6. Sales and Similar Taxes
The amounts of all present and future sales, revenue, excise, transfer, use or other taxes applicable to the products listed herein are not included in the price quoted and shall become an addition to the purchase price and shall be paid by the purchaser, in lieu thereof, the purchaser shall provide the company with a tax exemption certificate acceptable to the taxing authorities.
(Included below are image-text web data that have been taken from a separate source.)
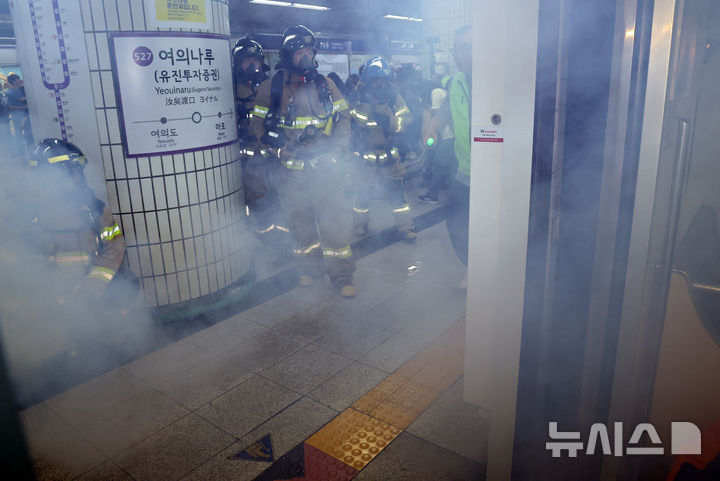 [서울=뉴시스] 최진석 기자 = 22일 서울 영등포구 여의나루역 일대에서 열린 2025 서울시 재난대응 안전한국훈련에서 소방대원들이 전동차 화재 훈련을 하고 있다. 2025.09.22. myjs@newsis.com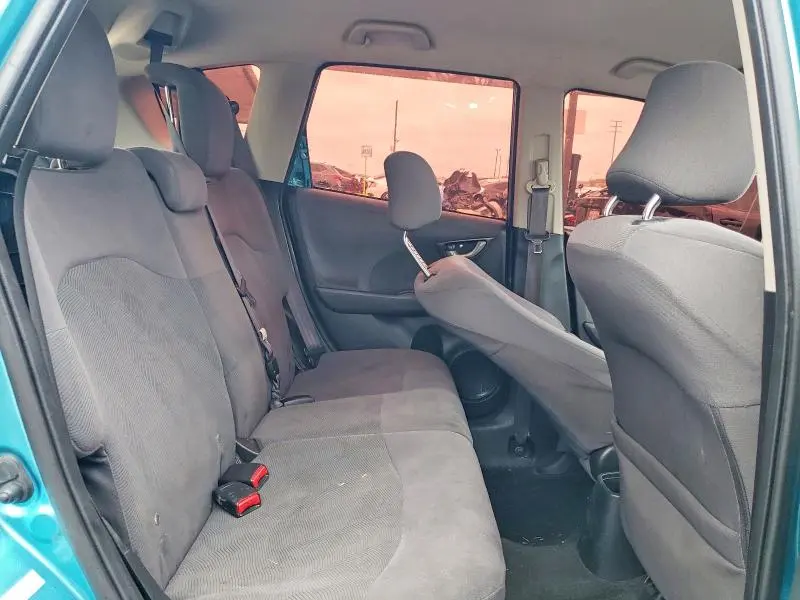 2012 HONDA FIT   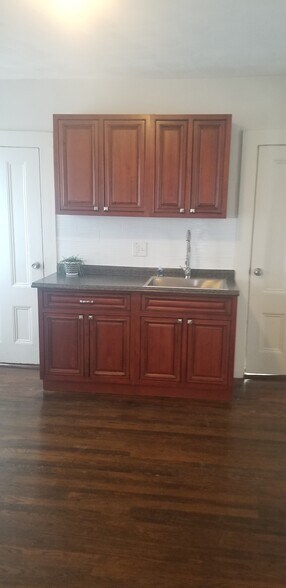 Cherry cabinetry - 7 Shawmut Ter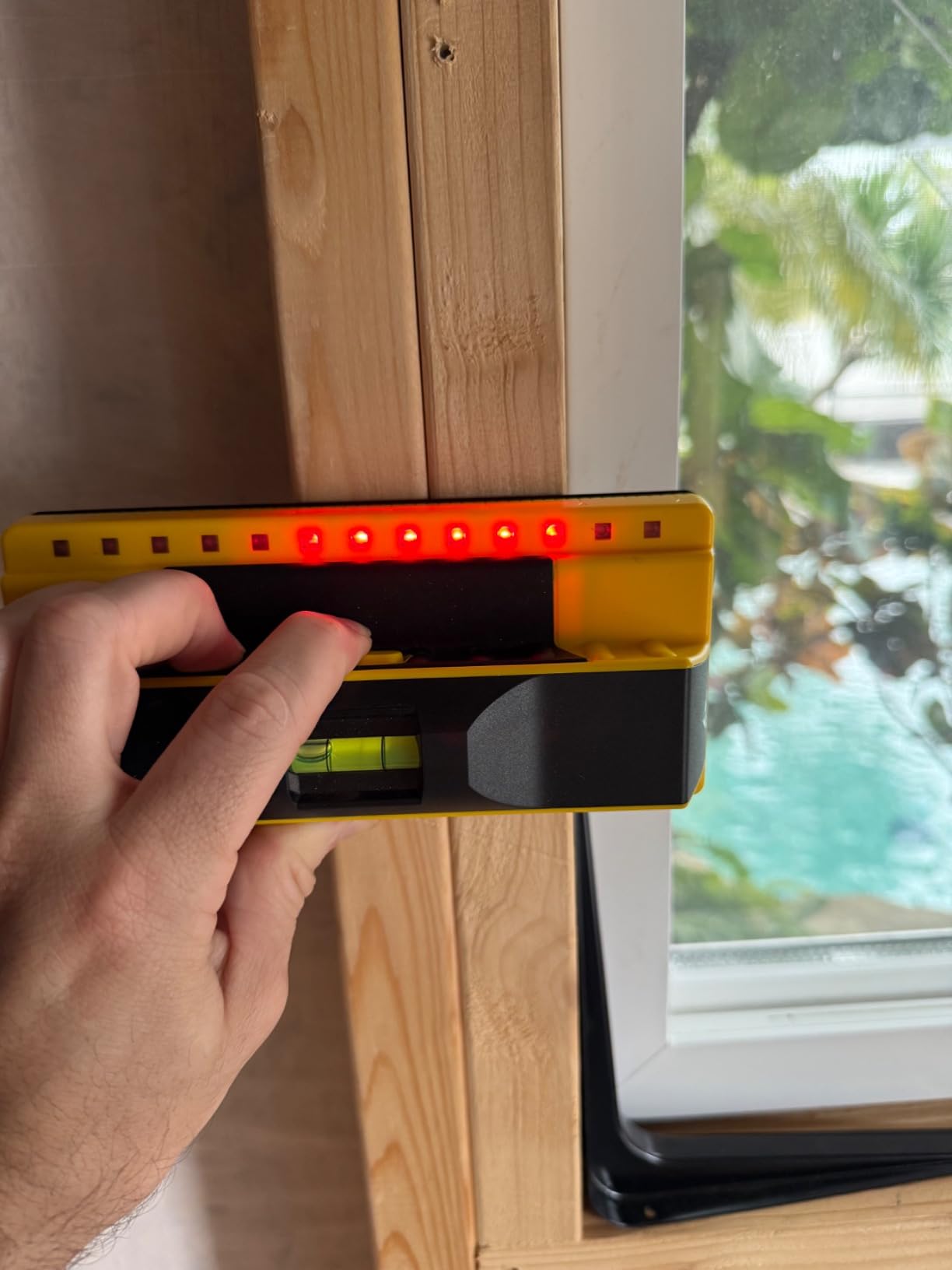 Franklin Sensors ProSensor 710+ Stud Finder, 13-Sensor Wall Scanner | Wood and Metal Stud Detector with Built-in Bubble Level, Made in the USA customer photo 2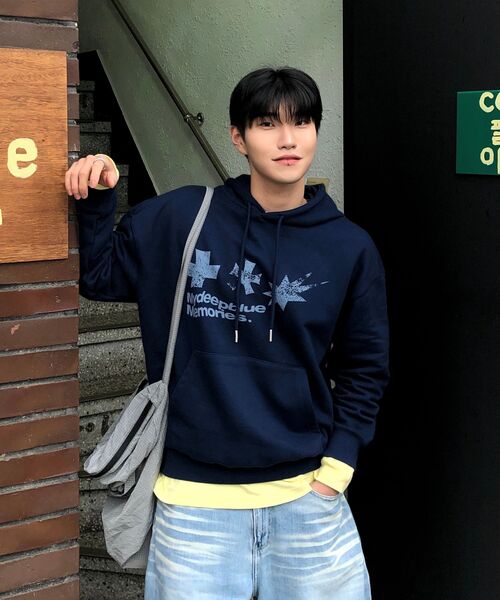 mydeepbluememories（マイディープブルーメモリーズ）の「SYMBOL LOGO GRAPHIC HOODIE (NAVY)（パーカー・レディース・ネイビー・FREE/2）」の2枚目の写真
7. Limitations of Liability
In no event shall the company be liable for special, incidental, or consequential damages except those arising from the gross negligence of the company. Other than as specifically provided in the paragraphs entitle "Warranty," the company's liability on any claim for loss or liability arising out of or in connection with any contract resulting from this invoice or the manufacture, sale, delivery, resale, or use of any apparatus covered by any contract resulting from this invoice shall in no instance exceed the quoted unit price of such apparatus or part thereof involved in the claim.

8. General
(a) The company will comply with all applicable federal, state, and local laws, including the Fair Labor Standards Act of 1938, as amended.
(b) All agreements, orders and contract arising from this invoice shall be interpreted and construed according to the laws of the State of Alabama. Purchaser agrees that the sole venue for all disputes regarding this agreement and the sale of the apparatus or the services to be rendered by the Company shall be in the courts of the 22nd Judicial Circuit, Covington County Alabama.
(c) Failure by either party, on one or more occasions, to exercise any of its rights under the terms of this invoice shall not be construed as a waiver of such right or rights. All rights under this invoice shall inure solely to the benefit of the purchaser named and shall not be assignable without the prior written permission of the company.
(d) The section titles used herein are solely for convenience of reference and the names of the respective sections shall not be deemed to limit or restrict any of the provision hereof.

9. Service Charge
Payments will be considered delinquent five (5) days after the due date shown on the front of this invoice. A one and a half percent (1 1/2) service charge will apply to the unpaid balance after the fifth day.